Une chimère de la cathédrale regarde avec stupeur l’envol des anges.
©Photo Ville du Mans, Gilles Mousset
Une autre chimère, interloquée, et deux pigeons, eux aussi voyageurs, regardent passer les anges.
©Photo Ville du Mans, Gilles Mousset
A la lecture du message, les anges de Saint-Martin des Loges furent très perplexes. Même s’ils étaient eux aussi musiciens, leur notoriété était bien peu de chose. En outre les anges de la cathédrale comptaient deux séraphins (2) dans leurs rangs, alors qu’ils n’avaient qu’un chérubin (2) parmi eux. Et pourquoi avoir choisi leur modeste église, alors qu’il y en avait bien d’autres aux alentours du Mans à pouvoir s’enorgueillir d’abriter des anges musiciens (3) ? Mais le chérubin, justement lui, fit état de son lien de cousinage et mit en garde ses pairs contre le risque de froisser les puissants séraphins. Décision fut donc prise d’accueillir la troupe céleste qui avait, à cette époque, élu domicile dans notre cathédrale, et réponse lui fut adressée par retour :
Cher cousin, chers amis, dignes de tous nos éloges,
C’est avec joie que nous vous recevrons aux Loges,
Pour louer avec nous la naissance du Sauveur
Parmi nos paysans, nos artisans et le seigneur,
Châtelain de la Cour, un beau manoir
Entouré de vergers que vous irez voir.
Ensemble, dans la fumée des cierges,
Nous chanterons la Nativité et la Vierge.
Prenez donc le chemin de Coudrecieux
Avec la bénédiction de notre Père aux Cieux.

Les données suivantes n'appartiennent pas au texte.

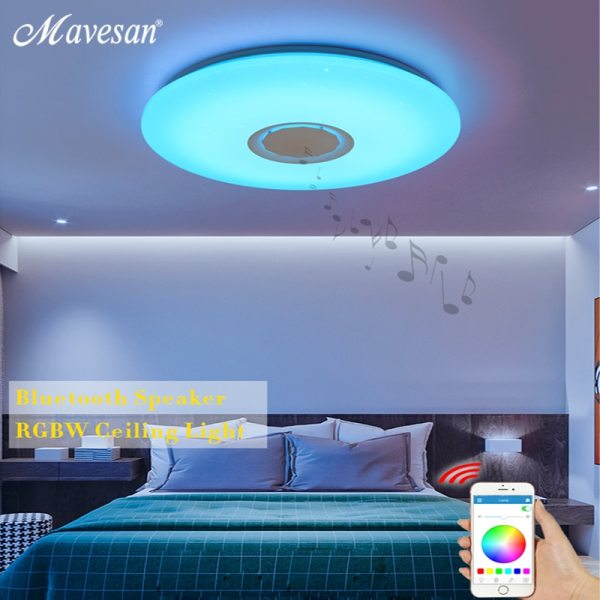 Music LED ceiling Lights RGB APP and Remote control ceiling lamp bedroom 25W 36W 52W living 2 Music LED ceiling Lights RGB APP and Remote control ceiling lamp bedroom 25W 36W 52W living room light lampara de techo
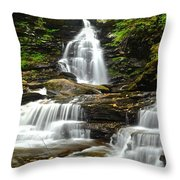 Ozone Falls Close Up Throw Pillow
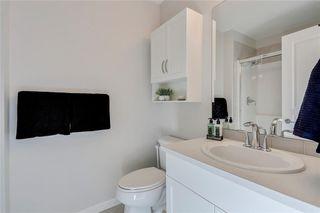 Photo 15: 1104 1320 1 Street SE in Calgary: Beltline Apartment for sale : MLS®# C4278714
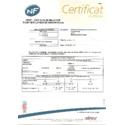 certificat NF COREL 2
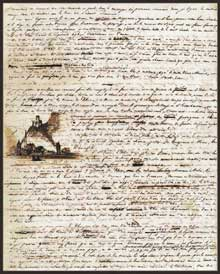 Victor Hugo. Page du «Voyage sur le Rhin. Manuscrit autographe. Reliure en plein parchemin. Paris, BNF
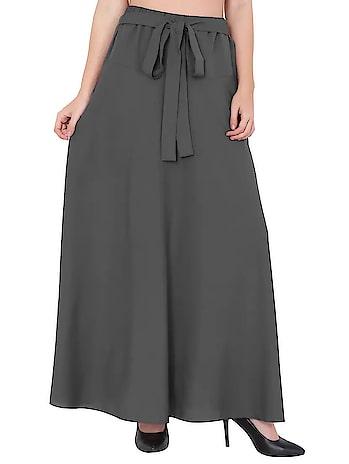 Flared Maxi Skirt  Rs: 599 #womenskirts #skirt #maxiskirt #girlsskirt   https://bit.ly/2N8h739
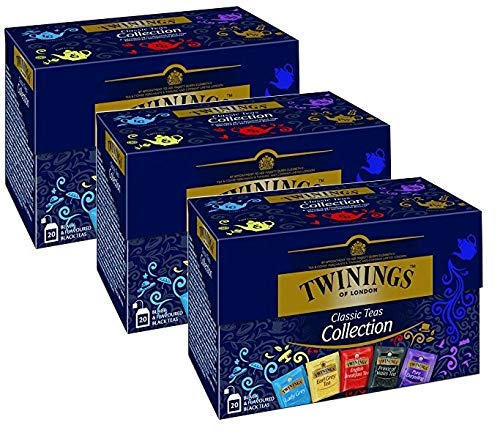 Twinings Classic Schwarztee Collection 3 x 20 Teebeutel von Twinings of London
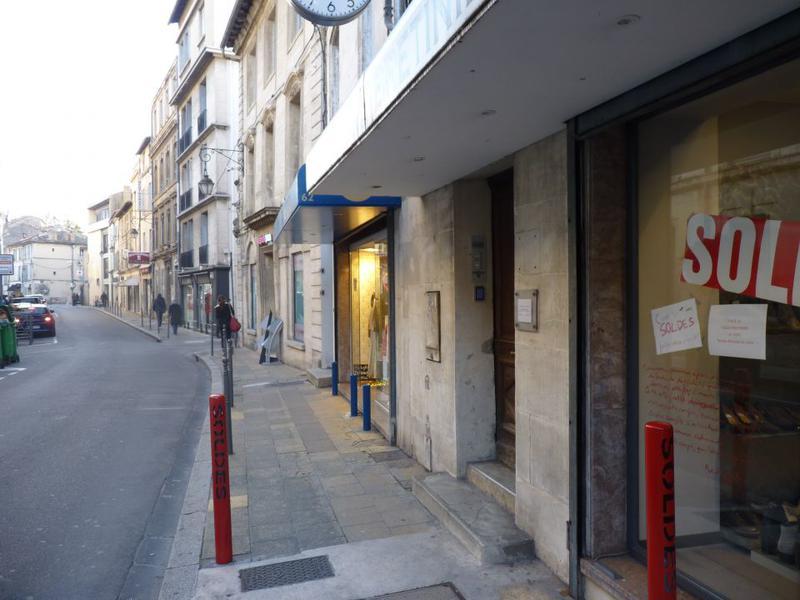 LOCAL COMMERCIAL à louer - Photo 1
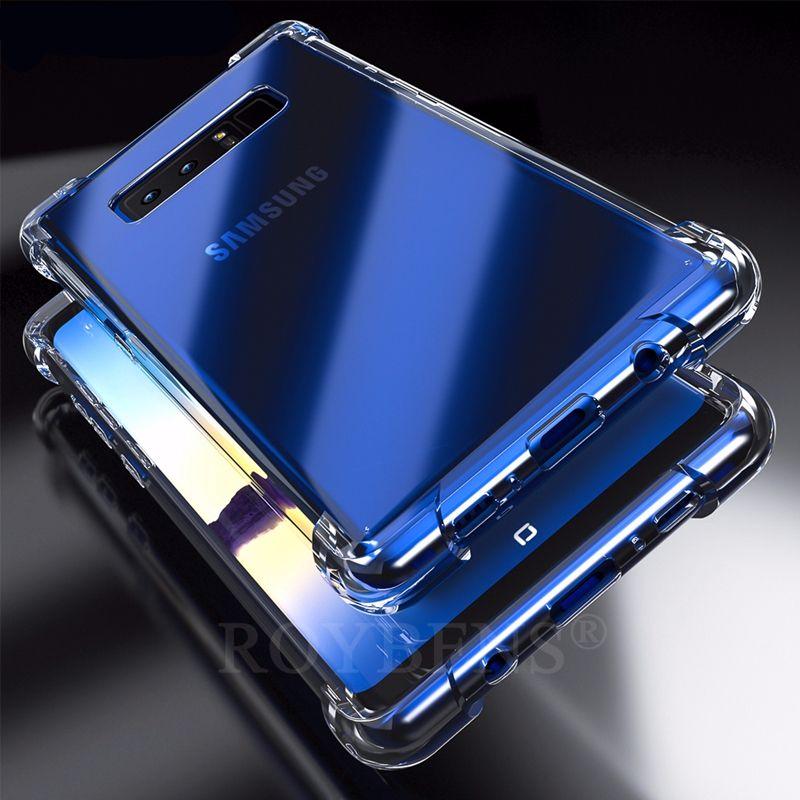 Account Suspended Samsung Galaxy Samsung Galaxy
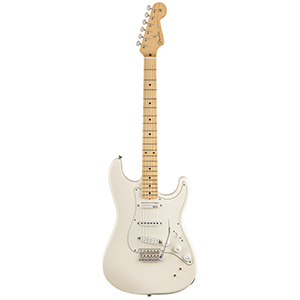 Fender EOB Sustainer Stratocaster - Olympic White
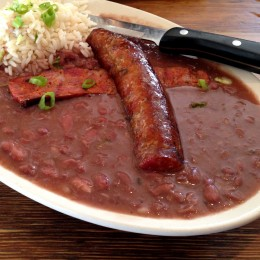 Have you ever made Red Beans and Rice with Andouille Sausage? If not you should real soon.
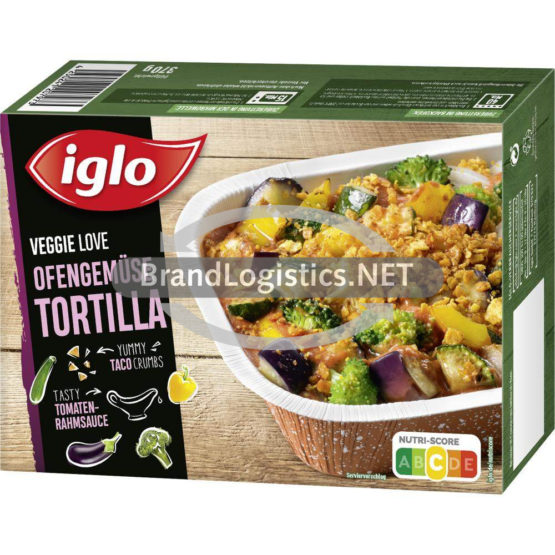iglo Veggie Love Ofengemüse Tortilla 370 g
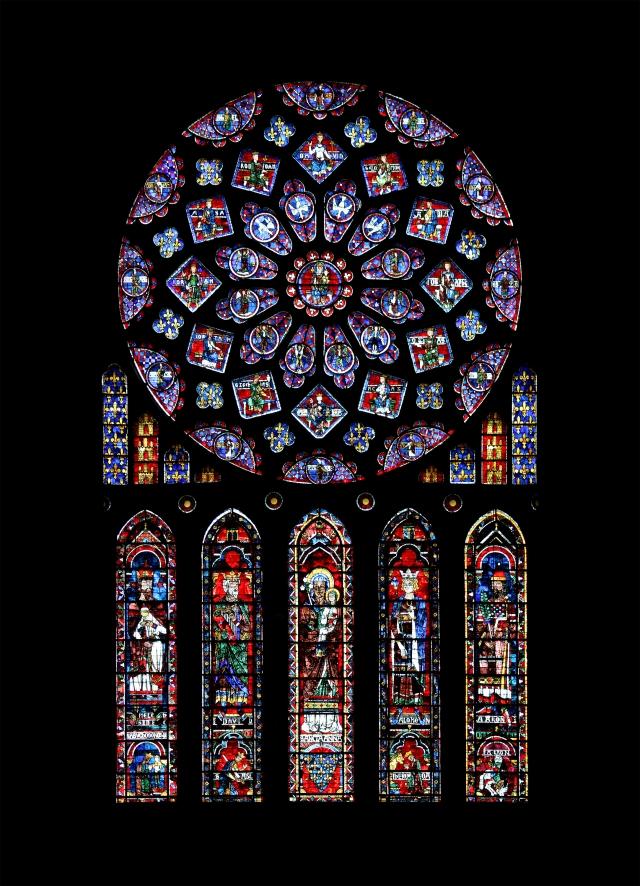 Rosace nord de la cathédrale de Chartres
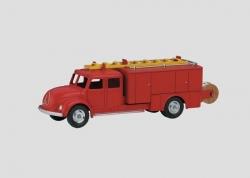 Feuerwehr Gerätewagen              MHI 01/2012  [UVP 049.95]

C’est ainsi qu’en l’an de grâce 1598, le 24 décembre, à la nuit tombée, les anges nyctalopes s’envolèrent vers Coudrecieux sous l’œil ébahi des chimères de la cathédrale, comme en témoignent les documents que nous avons retrouvés dans les archives célestes. On raconte qu’en l’église des Loges, ils composèrent, lors de la veillée de Noël, la plus belle interprétation du cantique « Les Anges dans nos Campagnes ». Nous en reproduisons un couplet ci-après, pour le plaisir de citer un instrument de l’époque :
Bergers, loin de vos retraites
Unissez-vous à leurs concerts
Et que vos tendres musettes
Fassent retentir dans les airs :
Gloria, in exelcis Deo,
Gloria, in exelcis Deo.
Malheureusement pour eux, les anges de la cathédrale n’avaient nullement obtenu l’autorisation de la Vierge Marie. Celle-ci se montra très contrariée des messes de Noël qui, cette année-là, furent chantées sans aucun accompagnement musical. Pour leur pénitence, les anges furent condamnés à rester prisonniers de la voûte de la chapelle. Pendant quelque temps, ils furent même recouverts d’un enduit pour les dissimuler à la vue des fidèles, avant qu’une âme charitable ne les en délivrât. Quant à ceux de l’église des Loges, ils étaient de bonne foi et furent autorisés à demeurer là où ils se trouvaient si bien. Aujourd’hui encore, nos bons saints, Julien et Martin, sourient de bon cœur à l’évocation des mines furibondes de l’évêque et des chanoines constatant la fugue de leurs anges. Cette histoire est-elle rêverie ou menterie ? Nullement, parole d’ange !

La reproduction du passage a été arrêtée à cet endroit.